CHAPTER 24
OCCASIONALLY SMACKING her lips over her broken yellow teeth, Francine led Carson and Michael through the restaurant, across a busy kitchen, into a storeroom, and up a set of steep stairs.
At the top were a deep landing and a blue door. Francine pressed a bell push beside the door, but there was no audible ring.
“Don’t give it away for free,” Francine advised Michael. “Lots of ladies would be happy to keep you in style.”
She glanced at Carson and snorted with disapproval.
“And stay away from this one,” Francine told Michael. “She’ll freeze your cojones off as sure as if you dipped them in liquid nitrogen.”
Then she left them on the landing and started unsteadily down the stairs.
“You could push her,” he told Carson, “but it would be wrong.”
“Actually,” Carson said, “if Lulana were here, even she’d agree, Jesus would be all right with it.”
The blue door was opened by a Star Wars kind of guy: as squat as R2-D2, as bald as Yoda, and as ugly as Jabba the Hutt.
“You been truly blood-sworn by Aubrey,” he said, “so I ain’t goin’ to take away dem kill-boys you carryin’ under your left arms, nor neither dat snub-nose you got snuggled on a belt clip just above your ass, missy.”
“And good afternoon to you, too,” Michael said.
“You follow me like baby ducks their mama, ’cause you make the wrongest move, you be six ways dead.”
The room beyond the blue door was furnished with only a pair of straight-backed chairs.
A shaved gorilla in black pants, suspenders, a white chambray shirt, and a porkpie hat sat in one of the chairs. On the floor next to his chair was a tented paperback—a Harry Potter novel—that he had evidently set aside when Francine had pressed the bell push.
Across his thighs lay a semi-auto 12-gauge, on which both his hands rested in the business position. He wasn’t aiming the shotgun at them, but he would be able to blow their guts out before their pistols cleared their holsters, and blast off their faces as an afterthought even before their bodies hit the floor.

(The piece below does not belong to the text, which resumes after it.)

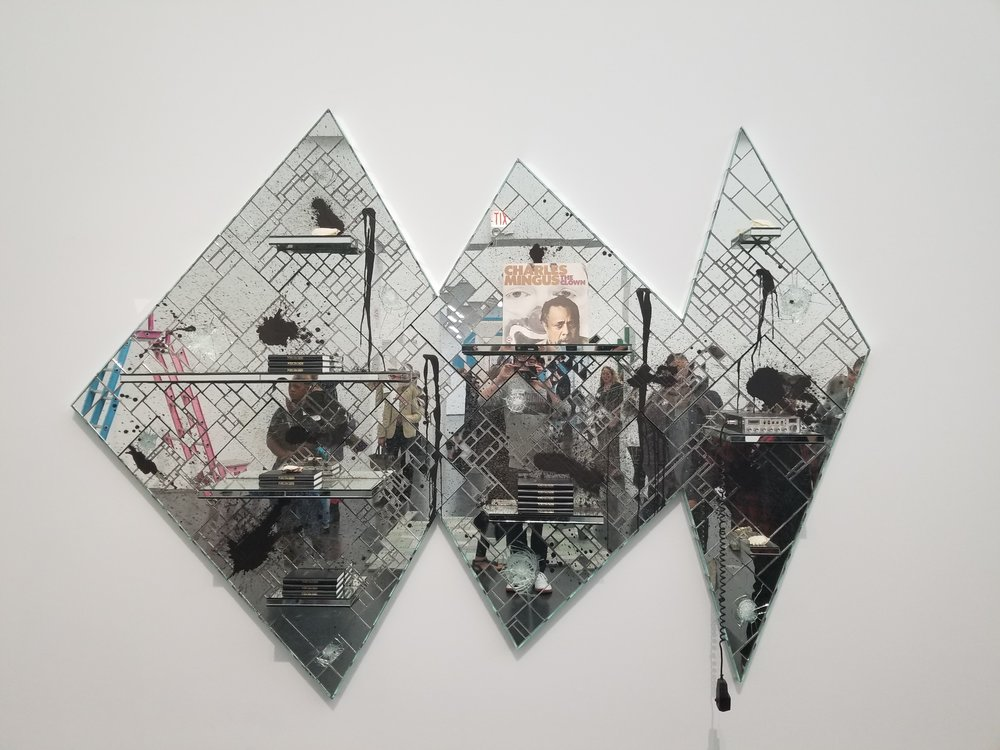 GLASS JAW, Rashid Johnson, 2011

Baby-duck walking, Carson and Michael obediently followed their squat leader through another door into a room with a cracked yellow linoleum floor, blue beadboard wainscoting, gray walls, and two poker tables.
Around the nearest table sat three men, one woman, and an Asian transvestite.
This sounded like the opening to a pretty good joke, but Michael couldn’t think of a punch line.
Two of the players were drinking Coke, two had cans of Dr Pepper, and at the transvestite’s place stood a cordial glass and a bottle of anisette.
None of the poker players seemed to have the slightest interest in Carson and Michael. Neither the woman nor the transvestite winked at him.
In the middle of the table were stacks of poker chips. If the greens were fifties and the blacks were hundreds, there was perhaps eighty thousand dollars riding on this hand.
Another shaved gorilla stood by a window. He carried his piece in a paddle holster at his hip, and he kept his hand on it as Carson and Michael passed through his duty station.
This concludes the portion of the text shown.